Konyalılar, Mevlâna’nın Kuyumcu Selahaddin’e gösterdiği sevgiyi, saygıyı da
çekemediler. İlahi aşktan nasipsiz olanlar, ibadetle, riyazet ile, heva ve heveslerini
yenemeyenler, beni çekemedikleri gibi şimdi de Kuyumcu Selahaddin’i çekemiyorlardı.
İnkârcılar diyorlardı ki:
— Birinden kurtulduk, (yani Şems’ten) daha beterine çattık. Önceki nurdu, bu ise kıvılcım.
Şems’in sözü dinlenirdi. Anlatışı güzeldi. Faziletli, bilgili bir kişi idi. Çok anlamlı sözler
yazdırırdı. Keşke Mevlâna’ya o hemdem olarak kalsaydı.
Mevlâna, sevdiği dostları ile sevgi bağını güçlendirmek için akraba olmayı severdi.
Selahaddin’in kızı Fatıma Hatun’u, Sultan Veled ile evlendirdi.
Sırra kadem basan gidişimin yankılarını dönüş yolunda anlatmaya devam etti Sultan
Veled. Onu dinledikçe içimden bir şeyler dökülüyordu, benim de bilemediğim şeyler.
Gidişime Mevlâna kadar incinip üzülenler bir elin parmağı kadar tutmaz. Selahaddin,
Hüsamettin, Ateşbaz, Sultan Veled ve kendisini hiç görmediğim; ama beni uzaktan uzağa
gözlemleyen Kimya Hatun.
Genç dervişler, camii imamları, Konya’nın şeyhleri, aşktan korkan mollalar gidişimle
bayram sevinci yaşamışlar. Ne tuhaf Konya’da hem bayram sevinci yaşanıyor hem matem
havası hâkim. Ben neymişim de haberim yokmuş.
— Halktan bana ne. Sen dergâhı anlatmaya devam et. Sultan Veled’im.
— Sır gidişinin ardından dergâh kabir sessizliğine büründü. Babam annemi bile görmez
oldu acısından. Annem hem mahcuptu, hem mahzun.

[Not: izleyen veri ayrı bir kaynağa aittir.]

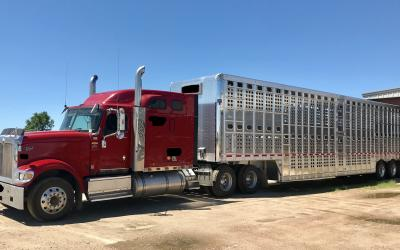 a red semi truck with a cattle trailer attached behind it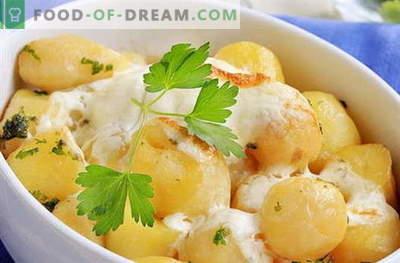 Kartul hapukoores - parimad retseptid. Kuidas õigesti ja maitsvaid küpsetada kartuleid hapukoores.
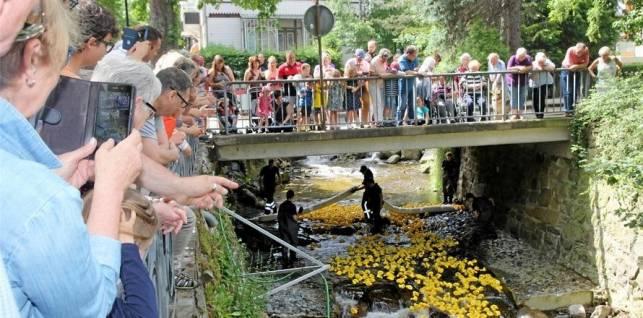 Mehr als 1000 Enten auf der Radau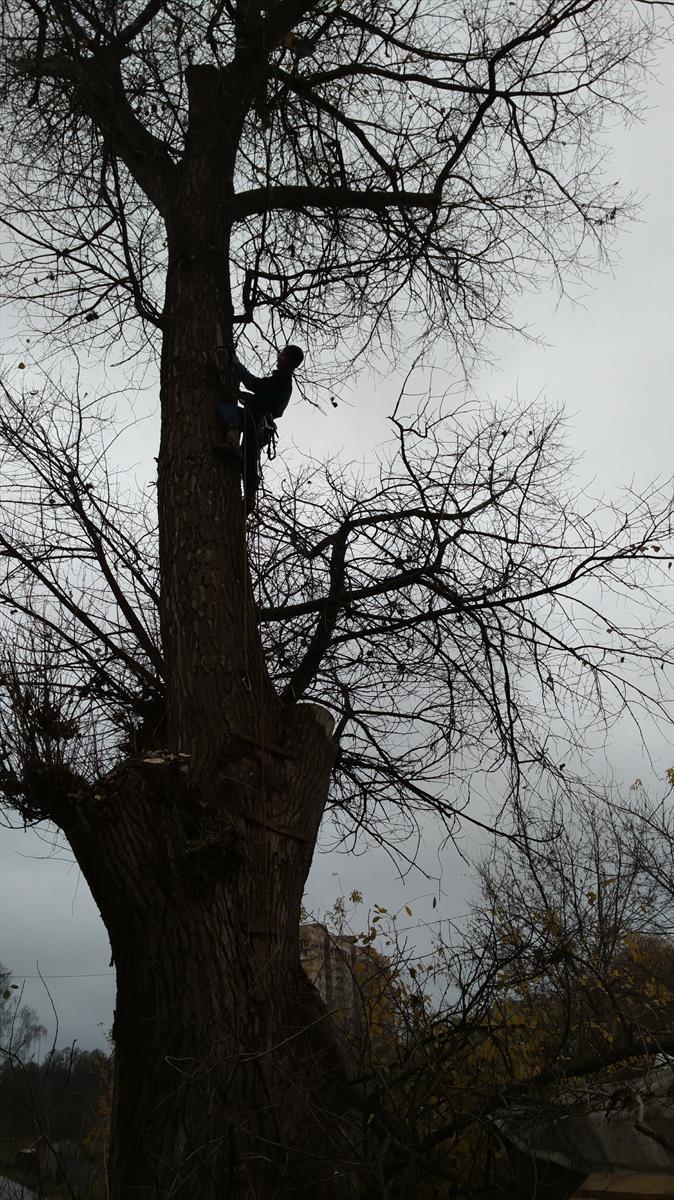 Удаление деревьев Московская область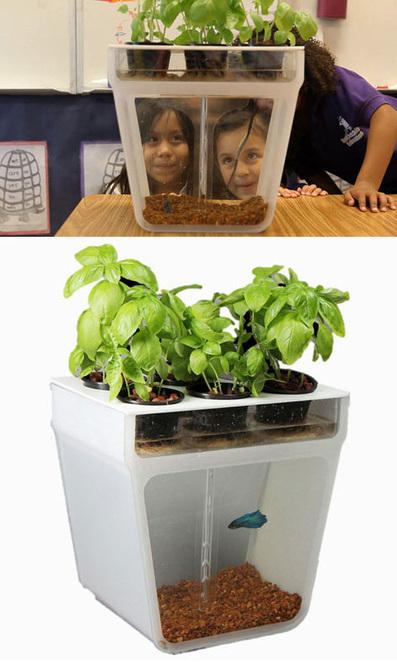 Self-Cleaning Fish Tank + Garden Turns Waste to Fertilizer | Designs & Ideas on Dornob | Designer | Scoop.it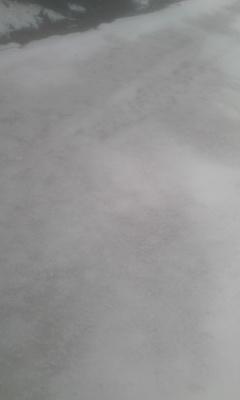 c0118013_14463828.jpg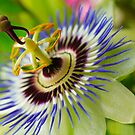 Passion  flower by EUNAN SWEENEY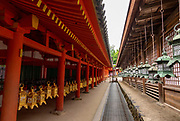 Row of bronze and gold plated lanterns in the Kasuga-Taisha Shrine, Nara, Japan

— Babam kimse ile konuşmuyor, her şeyden el etek çekmiş bir meczup haline gelmişti.
Kâh sokaklarda seni arıyor gün boyu, kâh gece avluya çıkıyor gelirsin umuduyla dolaşıp
duruyordu yalınayak, üst baş yırtık. Onun bu halini gören müritler nedametlerinden dolayı
babamla göz göze gelmekten korkuyorlardı. Kendilerini suçluyorlardı. “Onu bu hale Şems
değil, Şems’i inciten bizler getirdik” diye.
Baktı ki günler sonrası senin dönüş umudun tükeniyor, babam sokaklara çıkmaz oldu.
Halka kapısını kapattı. Kendisini her şeyden tecrit etti. Topuğundan kan gelene kadar taşın
üzerinde sema ediyor, dizlerinin bağı çözülüp yere yığılana kadar namaz kılıyordu. Bazı
geceler “Âh! Şems gibi ben de bu evden kaçabilseydim” diye bağırıyordu.
— Yeter Sultan Veled! yeter!, diye susturdum. Mola yerinden epey uzak bir yere gittim.
Toprağı avuçladım. “Söyle ey toprak buradan Mevlâna geçti mi?” diye ağladım, ağladım…
Konya kaygılı... Sancılı kanatları ile örtüyordu gece sokakları. Halkta huzursuzluk...
Pişmanlık tütüyordu evlerde. Mevlâna açlık direnişindeydi. Visal oruçlarını üç güne bir
iftardan yedi güne bir iftara çıkarmıştı. Bedeni yıpranmış, hastalanmış, yatağa düşmüştü.
Sultan Veled’in ısrarı ile hekimin muayenesine razı oluyordu. Ateşbaz ne pişirirse pişirsin
yemiyordu. Ölmek istiyordu sadece ölmek. Bunalımına ölümün soluğu ile son vermek.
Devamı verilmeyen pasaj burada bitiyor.